Answer to Hint 4: Why is the final stack size equal to the minimum possible initial length? Sketch: any valid forward construction implies that whenever you see a local pattern that forces an insert after $v$ to explain $v+1$ on the right of $v$, you need at least one occurrence of $v$ in $x$ that is not “paid for” by a later insert. The stack algorithm is exactly the greedy backward pairing that removes every value that can be charged to a smaller neighbor to its left, and it is tight—no smaller set of survivors can be consistent with the insert rules.

A full formal proof is by induction on the suffix length, matching “last insert touching the suffix” with the pop rule.

Hint 6 ↕

Answer to Hint 5: Trace the algorithm on $[1,2,3,4,5]$: each new $a_i$ pops the previous top $a_{i+1}$, so only one value remains—answer $1$. On $[1,3,5,7,9]$ there is never an adjacent $+1$ pair, so nothing ever pops—answer $5$.

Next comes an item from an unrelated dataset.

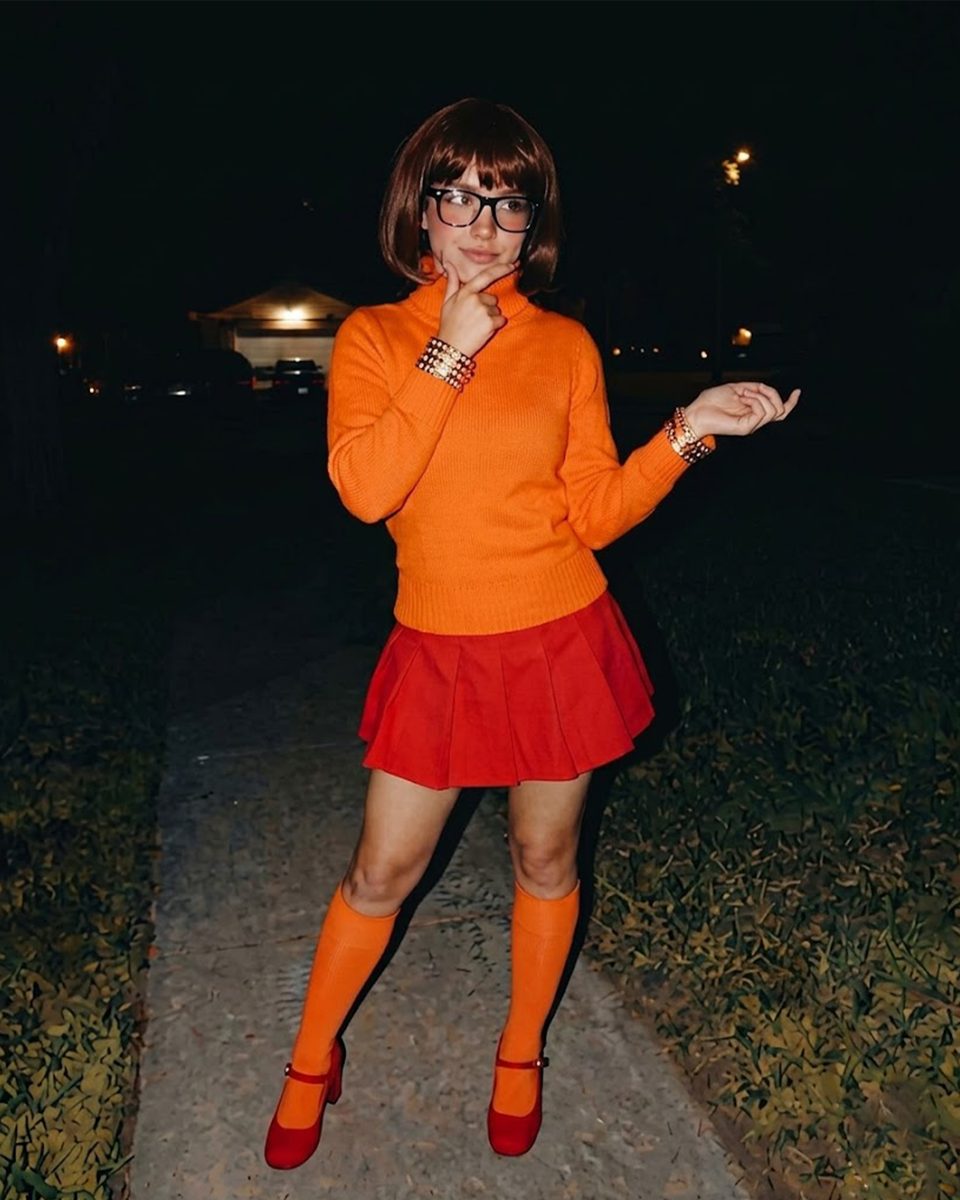 Women's Orange Cartoon Mystery Geek Girl Costume worn by a model, lifestyle photo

Try $[1,2,5,6,5]$ from the samples: watch when a pop happens and when equal values stack up; the answer should match the statement’s output.

Hint 7 ↕

Answer to Hint 6: Implementation details: use vector<int> stk (or deque); while (!stk.empty() && stk.back() == a[i] + 1) stk.pop_back(); then stk.push_back(a[i]);. Indices are $0$-based in code.

Avoid off-by-one: the condition compares stack top to current $a_i+1$, not $a_i$ to $a_{i+1}$ in the array (though those coincide when $a_{i+1}=a_i+1$ and the stack reflects the suffix).

Hint 8 ↕

Answer to Hint 7: Multiple test cases: clear the stack each test. The guarantee $\sum n \le 3\cdot 10^5$ makes the overall solution linear in total input size.

No modular arithmetic is required for A1; int is enough for values up to $10^9$ in comparisons, but stack holds int copies of array values.

Hint 9 ↕

Answer to Hint 8: If you still doubt the greedy rule, brute force for $n\le 8$: enumerate all sequences $x$ of small length over a small value range and simulate all legal insert sequences to see which $x$ can reach $a$, then compare the minimum $|x|$ to stk.size() on random $a$ produced by the forward process.

That experiment usually builds the right intuition faster than staring at the stack code alone—and it is the same $f(a)$ that A2 sums over all subsegments.